Firas Shawash embraced the opportunity to achieve Chartered status as early in his career as possible.
He had been working as an engineer for just four years when he achieved Chartered status. Gaining the professional accreditation was important to him, Shawash told create.
“I think it’s important for an engineer to have it at early stage of their career, not to leave it to the mid or the late stage of their career,” he explained.
“As a Chartered engineer, I have to maintain 150 hours [of continuing professional development] every three years.”
Shawash’s expertise is in fire engineering, which attracted his interest when he first arrived in Australia from his home country of Jordan in 2006.
“I felt it’s a new field of engineering that required more contributions, and has more opportunity, which was important for me,” he said.
“My duty is to provide performance solution designs under the Building Code of Australia for buildings that have a wide range of fire safety issues.
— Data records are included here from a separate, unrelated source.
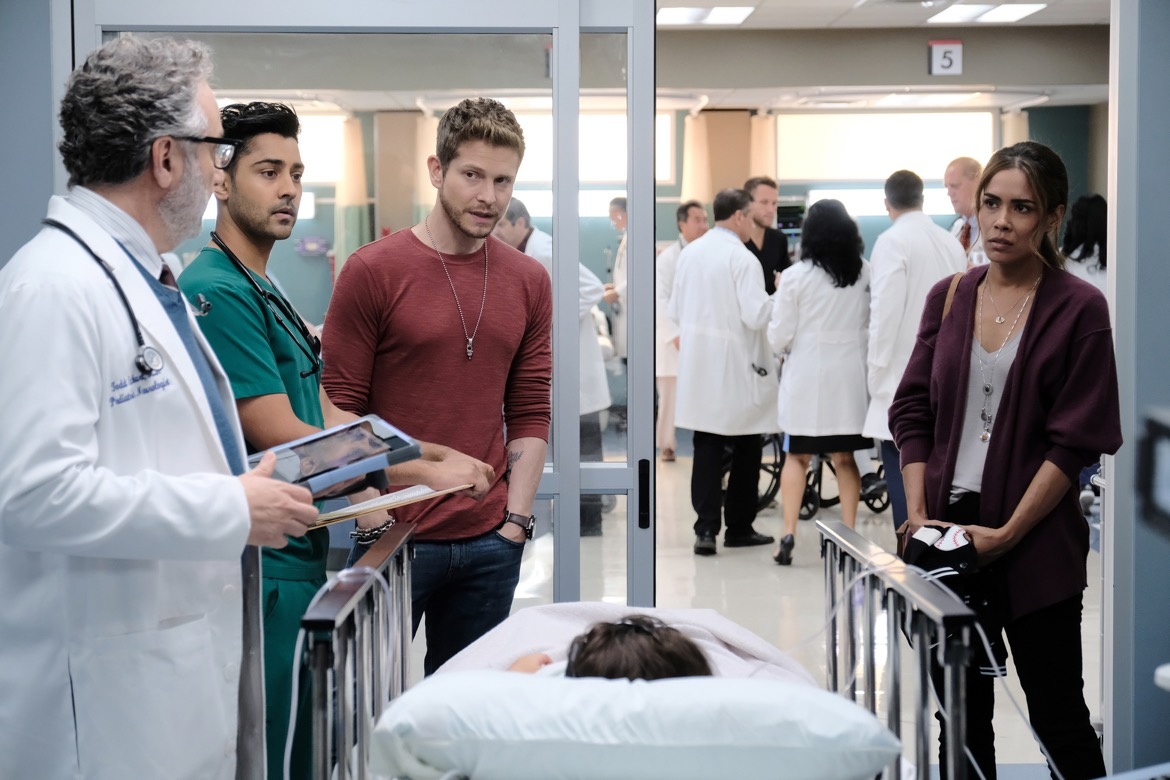 "THE RESIDENT:  L-R: Guest star Paul Schackman, Manish Dayal, Matt Czuchry and guest star Daniella Alonso in the ""Heart in a Box"" episode of THE RESIDENT airing Monday, Nov. 19 (8:00-9:00 PM ET/PT) on FOX. ©2018 Fox Broadcasting Co. Cr: Guy D'Alema/FOX."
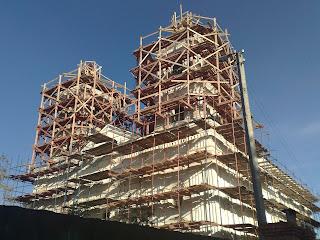 la chiesa dei frati ad Astrakan, tutta in restauro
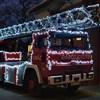 Látványos karácsonyi díszbe öltözött egy pomázi tűzoltóautó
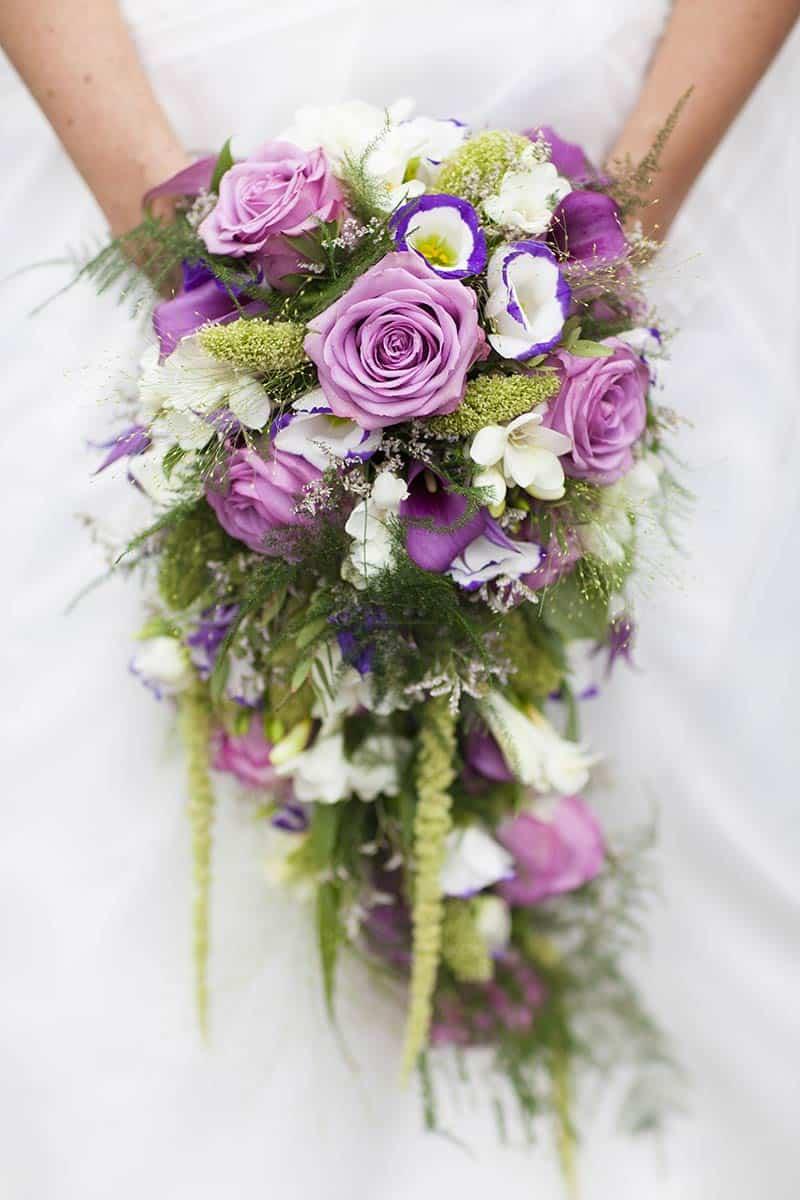 bruidsboeket voorbeeld paars roze rozen trouwfoto trouwreportage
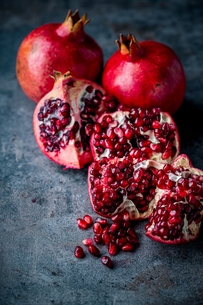Ripe pomegranate. Pomegranate on black background. Dessert,food.の写真素材 [FYI04090648]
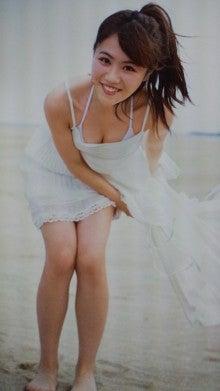 込山榛香さんのビキニ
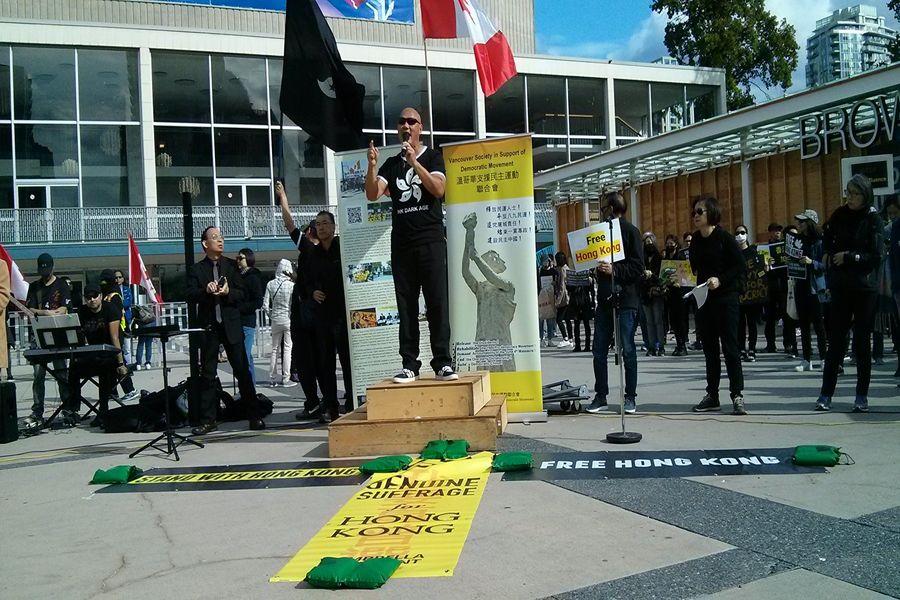 2019年9月29日,居住在溫哥華的香港前立法會議員陳偉業在溫哥華「全球抗暴、對抗極權」集會上發言。(李樂/大紀元)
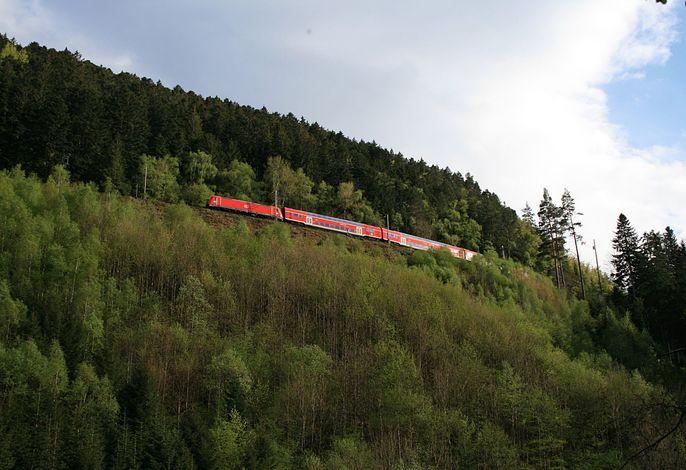 Blick auf die Bahn vom Haus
Through these, I can help my clients maintain the heritage aspects or the security of the building without compromising the fire safety requirements.”
This requires carefully balancing regulatory requirements with the needs of other engineers involved in a project.
“Each building is different,” Shawash said.
Sometimes, for instance, he will need to find a solution that fits the safety requirements without compromising the intentions of a structural engineer.
In other cases, previously common building materials might be revealed to have problems preventing their use.
“Some of the products are now banned, so we have to be aware of them, especially in new buildings.”
Shawash said he needs to consider a building’s fire safety systems as well as its occupant characteristics.
“Some of these products pass the critical vertical fire-spread requirements but fail to achieve the falling debris criteria,” he said.
Shawash has been recognised by Standards Australia’s NEXTgen 2019-2020 program; he was the only participant from the fire industry.
“When I became involved in the standards process, I became aware of the changes before they occur,” he said. “You have to be involved at the beginning.”
He believes his Chartered status has helped him achieve recognition.
“It was a key factor in winning some industry awards,” he said.
Firas Shawash’s top tips for success
- Seek to achieve Chartered status at an early stage of your career. Even if your direct supervisors don’t have the accreditation, this should not prevent you.
- At the beginning of your career, aim to work for big, multidisciplinary companies where you will have plenty of colleagues to learn from.
- Focus on your project management skills. Often they are more valuable than your technical skills.